§ **Excerpt provided**

● ● ● ● ● ● ●

# Burger's Finite Difference Methods Work-Precision Diagrams

using ApproxFun, OrdinaryDiffEq, Sundials
using DiffEqDevTools
using LinearAlgebra
using Plots; gr()

Here is the Burgers equation using FDM.

function lin_term(N, ϵ)
dx = 1/(N + 1)
d = -2 * ones(N) # main diagonal
du = ones(N - 1) # off diagonal
DiffEqArrayOperator((ϵ/dx^2) * diagm(-1 => du, 0 => d, 1 => du))
end

function nl_term(N)
dx = 1/(N + 1)
du = ones(N - 1) # super diagonal
dl = -ones(N - 1) # lower diagonal
D = (-1/(4*dx)) * diagm(-1 => dl, 1 => du)

tmp = zeros(N)
function (du,u,p,t)
@. tmp = u^2
mul!(du, D, tmp)
end
end

# Construct the problem
function burgers(N, ϵ)
f1 = lin_term(N, ϵ)
f2 = nl_term(N)
dx = 1 / (N + 1)
xs = (1:N) * dx

μ0 = 0.3; σ0 = 0.05
f0 = x -> exp(-(x - μ0)^2 / (2 * σ0^2))
u0 = f0.(xs)
prob = SplitODEProblem(f1, f2, u0, (0.0, 1.0))
xs, prob
end;

Reference solution using Vern9 is below:

xs, prob = burgers(512, 1e-3)
sol = solve(prob, Vern9(); abstol=1e-14, reltol=1e-14)
test_sol = TestSolution(sol);

tslices = [0.0 0.25 0.50 0.75 1.00]
ys = hcat((sol(t) for t in tslices)...)

● ● ● ● ● ● ●

§ **Data supplied**
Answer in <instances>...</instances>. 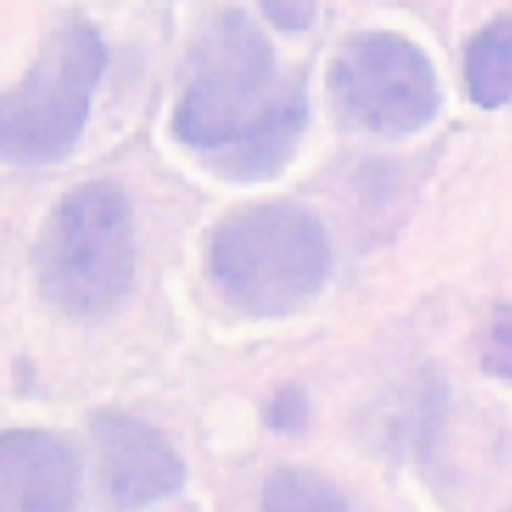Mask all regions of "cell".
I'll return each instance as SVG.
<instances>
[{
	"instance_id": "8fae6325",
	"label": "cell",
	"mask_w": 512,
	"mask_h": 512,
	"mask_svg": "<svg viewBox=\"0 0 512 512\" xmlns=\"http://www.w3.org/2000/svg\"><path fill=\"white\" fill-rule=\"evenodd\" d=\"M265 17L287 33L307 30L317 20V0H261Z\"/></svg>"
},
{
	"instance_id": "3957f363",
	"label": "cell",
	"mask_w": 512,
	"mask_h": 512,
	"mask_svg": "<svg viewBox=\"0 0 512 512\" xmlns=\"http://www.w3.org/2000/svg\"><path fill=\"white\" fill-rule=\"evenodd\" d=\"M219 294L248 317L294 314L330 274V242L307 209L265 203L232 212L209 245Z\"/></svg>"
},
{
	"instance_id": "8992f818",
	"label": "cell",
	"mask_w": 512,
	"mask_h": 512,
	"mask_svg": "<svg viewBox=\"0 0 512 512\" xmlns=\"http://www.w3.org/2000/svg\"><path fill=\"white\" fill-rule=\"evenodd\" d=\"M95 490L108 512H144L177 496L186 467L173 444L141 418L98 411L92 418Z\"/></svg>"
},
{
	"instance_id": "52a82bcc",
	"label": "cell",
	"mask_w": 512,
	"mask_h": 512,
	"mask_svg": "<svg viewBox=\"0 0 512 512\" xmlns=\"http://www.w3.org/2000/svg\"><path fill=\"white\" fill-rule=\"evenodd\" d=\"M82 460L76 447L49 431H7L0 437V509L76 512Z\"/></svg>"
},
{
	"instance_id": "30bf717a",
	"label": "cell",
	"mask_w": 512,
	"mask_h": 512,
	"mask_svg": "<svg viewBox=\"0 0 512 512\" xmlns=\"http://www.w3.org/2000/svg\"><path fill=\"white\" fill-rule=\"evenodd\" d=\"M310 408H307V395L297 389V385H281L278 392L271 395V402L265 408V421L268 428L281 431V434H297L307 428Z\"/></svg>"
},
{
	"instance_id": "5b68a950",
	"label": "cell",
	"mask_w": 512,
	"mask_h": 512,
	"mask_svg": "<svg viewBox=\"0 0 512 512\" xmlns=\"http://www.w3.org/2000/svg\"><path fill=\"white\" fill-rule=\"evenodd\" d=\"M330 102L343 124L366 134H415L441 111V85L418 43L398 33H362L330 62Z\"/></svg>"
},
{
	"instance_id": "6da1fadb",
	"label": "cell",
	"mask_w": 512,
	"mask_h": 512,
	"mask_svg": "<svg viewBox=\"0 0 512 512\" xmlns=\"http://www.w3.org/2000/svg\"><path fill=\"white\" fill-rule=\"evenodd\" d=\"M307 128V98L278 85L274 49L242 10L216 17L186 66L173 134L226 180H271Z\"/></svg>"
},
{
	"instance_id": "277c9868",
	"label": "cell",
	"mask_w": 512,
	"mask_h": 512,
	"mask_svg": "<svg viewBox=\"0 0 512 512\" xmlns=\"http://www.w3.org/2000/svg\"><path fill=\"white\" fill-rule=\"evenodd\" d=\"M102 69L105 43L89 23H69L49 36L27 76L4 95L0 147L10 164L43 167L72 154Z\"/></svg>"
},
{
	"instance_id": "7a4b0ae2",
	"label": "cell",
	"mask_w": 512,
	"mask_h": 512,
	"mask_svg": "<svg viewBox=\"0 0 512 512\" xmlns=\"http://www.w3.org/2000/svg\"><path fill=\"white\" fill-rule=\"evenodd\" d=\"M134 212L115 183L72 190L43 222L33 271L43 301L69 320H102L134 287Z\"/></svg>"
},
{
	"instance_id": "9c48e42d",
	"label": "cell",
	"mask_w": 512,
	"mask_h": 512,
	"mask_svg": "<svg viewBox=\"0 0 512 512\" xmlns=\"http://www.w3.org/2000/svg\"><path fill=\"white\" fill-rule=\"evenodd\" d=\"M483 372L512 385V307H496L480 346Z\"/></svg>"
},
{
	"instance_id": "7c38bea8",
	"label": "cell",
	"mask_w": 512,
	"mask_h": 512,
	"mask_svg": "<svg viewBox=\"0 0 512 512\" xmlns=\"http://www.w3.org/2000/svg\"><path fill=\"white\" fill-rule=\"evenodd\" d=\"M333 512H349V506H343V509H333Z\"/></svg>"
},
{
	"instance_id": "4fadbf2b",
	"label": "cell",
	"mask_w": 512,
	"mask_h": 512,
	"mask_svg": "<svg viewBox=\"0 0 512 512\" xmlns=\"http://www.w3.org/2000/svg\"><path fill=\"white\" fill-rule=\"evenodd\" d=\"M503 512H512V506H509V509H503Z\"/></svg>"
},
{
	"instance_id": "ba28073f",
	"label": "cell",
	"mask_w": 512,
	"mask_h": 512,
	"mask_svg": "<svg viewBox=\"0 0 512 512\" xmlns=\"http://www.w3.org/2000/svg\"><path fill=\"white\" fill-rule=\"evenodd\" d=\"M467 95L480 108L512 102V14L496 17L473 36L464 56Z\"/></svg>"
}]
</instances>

● ● ● ● ● ● ●

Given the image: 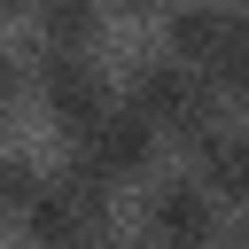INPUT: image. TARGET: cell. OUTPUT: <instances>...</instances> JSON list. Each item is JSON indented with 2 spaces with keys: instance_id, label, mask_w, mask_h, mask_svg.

● ● ● ● ● ● ●

§ **Given problem 1**
In the Burgers equation page, what abstol and reltol values are given to Vern9 for the reference solution?
§ **Given problem 2**
Continue the Burgers equation page after its final line of code.
The lines in the two blocks come from an unrelated source.

§ **Written response 1**
Both abstol and reltol are set to 1e-14.

§ **Written response 2**
labels = ["t = \$t" for t in tslices]
plot(xs, ys, label=labels)

## In-family comparisons

1.IMEX methods (dense linear solver)

abstols = 0.1 .^ (5:8) # all fixed dt methods so these don't matter much
reltols = 0.1 .^ (1:4)
multipliers = 0.5 .^ (0:3)
setups = [Dict(:alg => IMEXEuler(), :dts => 1e-3 * multipliers),
Dict(:alg => CNAB2(), :dts => 1e-4 * multipliers),
Dict(:alg => CNLF2(), :dts => 1e-4 * multipliers),
Dict(:alg => SBDF2(), :dts => 1e-3 * multipliers)]
labels = ["IMEXEuler" "CNAB2" "CNLF2" "SBDF2"]
@time wp = WorkPrecisionSet(prob,abstols,reltols,setups;
print_names=true, names=labels,
numruns=5, error_estimate=:l2,
save_everystep=false, appxsol=test_sol, maxiters=Int(1e5));
IMEXEuler
CNAB2
CNLF2
SBDF2
187.112729 seconds (85.69 M allocations: 3.809 GiB, 0.26% gc time)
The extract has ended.